(Detection examples)
## begin
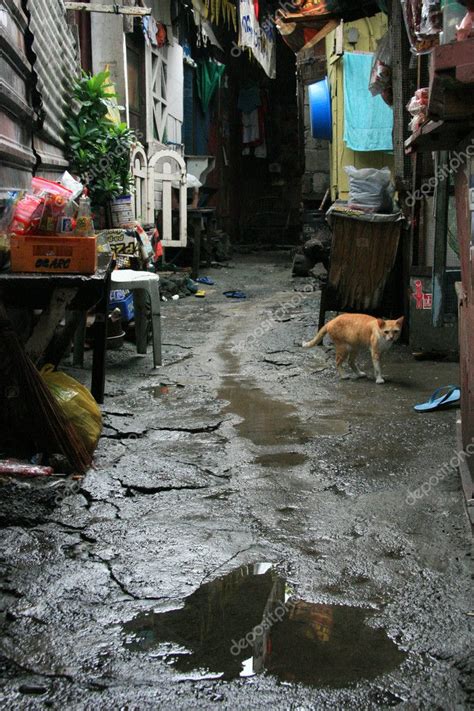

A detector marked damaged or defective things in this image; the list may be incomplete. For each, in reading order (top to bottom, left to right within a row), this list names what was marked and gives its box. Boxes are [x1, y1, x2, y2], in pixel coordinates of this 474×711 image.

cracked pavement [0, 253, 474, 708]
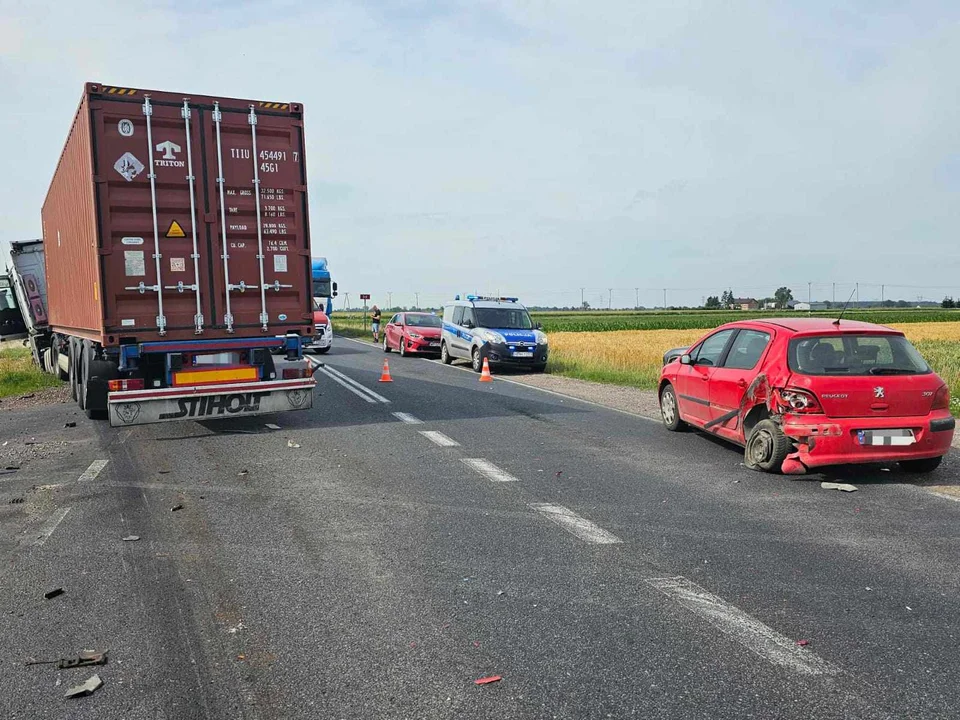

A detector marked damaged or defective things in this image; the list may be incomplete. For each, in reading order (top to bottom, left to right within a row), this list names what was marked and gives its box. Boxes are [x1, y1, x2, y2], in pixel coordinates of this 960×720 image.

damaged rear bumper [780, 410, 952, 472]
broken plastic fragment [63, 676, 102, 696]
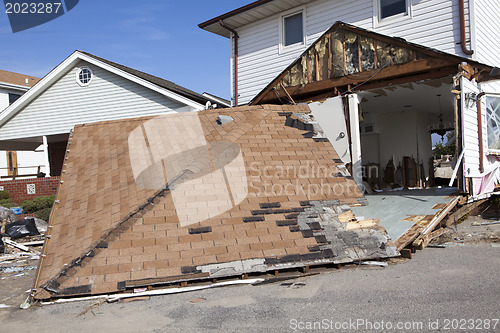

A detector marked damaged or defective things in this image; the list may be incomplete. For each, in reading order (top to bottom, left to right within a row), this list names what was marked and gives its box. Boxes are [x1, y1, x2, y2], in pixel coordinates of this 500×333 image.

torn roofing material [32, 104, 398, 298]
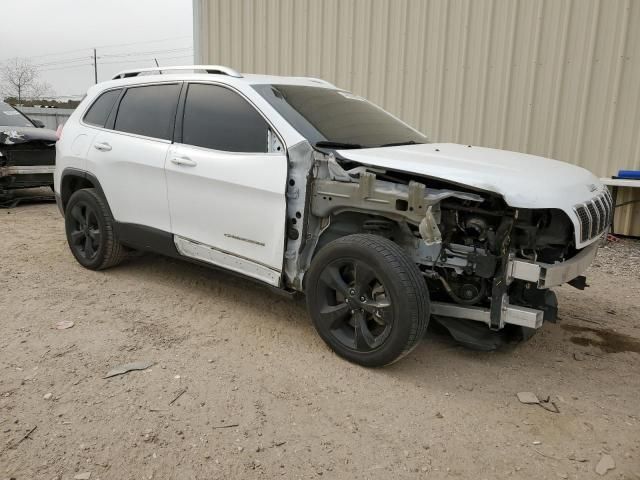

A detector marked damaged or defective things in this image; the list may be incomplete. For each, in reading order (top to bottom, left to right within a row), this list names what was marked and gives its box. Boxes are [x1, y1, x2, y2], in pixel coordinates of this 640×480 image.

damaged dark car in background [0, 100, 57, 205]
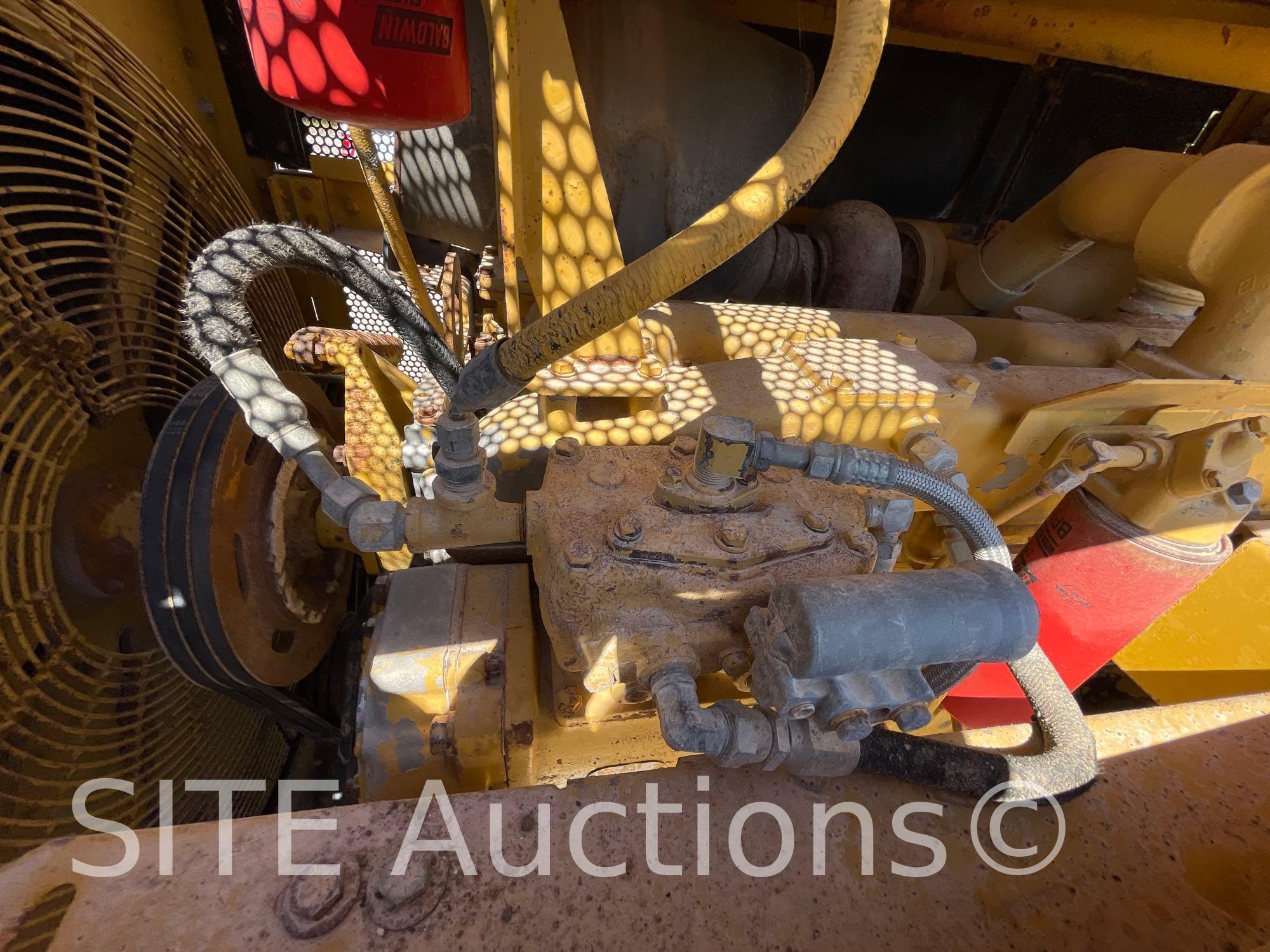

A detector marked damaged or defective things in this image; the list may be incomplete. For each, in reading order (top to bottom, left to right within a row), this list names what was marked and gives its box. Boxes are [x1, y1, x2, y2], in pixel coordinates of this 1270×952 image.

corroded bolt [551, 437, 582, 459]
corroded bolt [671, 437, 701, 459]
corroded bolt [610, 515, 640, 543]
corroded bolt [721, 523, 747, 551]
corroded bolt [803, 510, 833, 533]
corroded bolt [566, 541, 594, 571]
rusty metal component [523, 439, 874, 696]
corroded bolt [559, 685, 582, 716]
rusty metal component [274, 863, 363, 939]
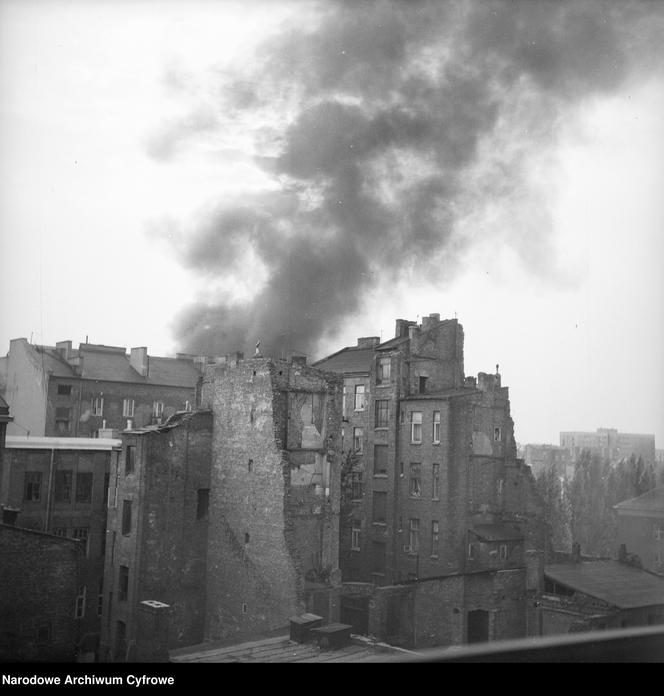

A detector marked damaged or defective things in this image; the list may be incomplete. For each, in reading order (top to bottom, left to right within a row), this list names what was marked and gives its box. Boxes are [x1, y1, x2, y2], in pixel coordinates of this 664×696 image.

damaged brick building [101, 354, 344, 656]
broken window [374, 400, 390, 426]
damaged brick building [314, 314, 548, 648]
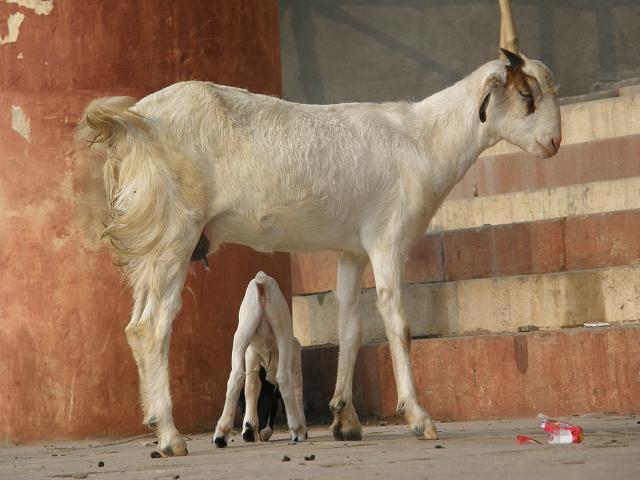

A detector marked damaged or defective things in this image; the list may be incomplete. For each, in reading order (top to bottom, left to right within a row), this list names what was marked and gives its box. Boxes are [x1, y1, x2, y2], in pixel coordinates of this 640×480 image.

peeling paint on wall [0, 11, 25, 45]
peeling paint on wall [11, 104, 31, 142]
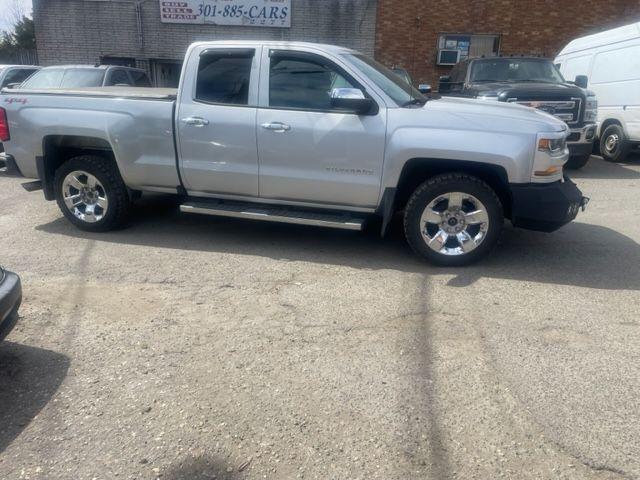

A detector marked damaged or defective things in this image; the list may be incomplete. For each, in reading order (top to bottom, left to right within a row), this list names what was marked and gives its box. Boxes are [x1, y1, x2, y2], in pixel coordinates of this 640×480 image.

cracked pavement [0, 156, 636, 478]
## end
* Task description *
Repeat all of the lines above word for word, leaving out the pictures.

* Exercise result *
A detector marked damaged or defective things in this image; the list may be incomplete. For each, in reading order (top to bottom, left to right within a row), this list names what was marked and gives its box. Boxes are [x1, y1, x2, y2], in pixel coordinates of this 474×711 image.

cracked pavement [0, 253, 474, 708]

A detector marked damaged or defective things in this image; the list may be incomplete. For each, in reading order (top to bottom, left to right within a row), this list names what was marked and gives its box. Boxes are [x1, y1, x2, y2], in pixel coordinates of this 960×720 image.

damaged rear bumper [780, 410, 952, 472]
broken plastic fragment [63, 676, 102, 696]

A detector marked damaged or defective things in this image; the list may be incomplete. For each, in reading order (top to bottom, left to right within a row), this list names what was marked and gives its box. Boxes are [x1, y1, x2, y2], in pixel coordinates of this 500×333 image.

torn roofing material [32, 104, 398, 298]

A detector marked damaged or defective things in this image; the list may be incomplete. For each, in reading order (top to bottom, left to right within a row), this list names what was marked and gives its box. Boxes are [x1, y1, x2, y2], in pixel coordinates of this 640×480 image.

damaged dark car in background [0, 100, 57, 205]

A detector marked damaged or defective things in this image; the list may be incomplete. For each, in reading order (top to bottom, left to right within a row), this list names what was marked and gives its box. Boxes are [x1, y1, x2, y2], in pixel coordinates of this 1270×952 image.

corroded bolt [551, 437, 582, 459]
corroded bolt [671, 437, 701, 459]
corroded bolt [610, 515, 640, 543]
corroded bolt [721, 523, 747, 551]
corroded bolt [803, 510, 833, 533]
corroded bolt [566, 541, 594, 571]
rusty metal component [523, 439, 874, 696]
corroded bolt [559, 685, 582, 716]
rusty metal component [274, 863, 363, 939]

A detector marked damaged or defective things in this image; the list may be incomplete. For each, in reading order (top to bottom, left to right within a row), this list names what was marked and gives its box. Boxes are [x1, y1, x2, y2], in pixel coordinates of this 664×696 image.

damaged brick building [101, 354, 344, 656]
broken window [374, 400, 390, 426]
damaged brick building [314, 314, 548, 648]

A detector marked damaged or defective things in this image; the list may be incomplete. For each, in reading order (top to bottom, left to right within a row), this list names what was marked and gives its box. Boxes are [x1, y1, x2, y2], in pixel coordinates of this 640×480 image.

peeling paint on wall [0, 11, 25, 45]
peeling paint on wall [11, 104, 31, 142]

A detector marked damaged or defective things in this image; the list may be incomplete. For each, in reading order (top to bottom, left to right within a row), this list names what was marked and gives its box. Boxes are [x1, y1, x2, y2], in pixel coordinates of this 640×480 image.

cracked pavement [0, 156, 636, 478]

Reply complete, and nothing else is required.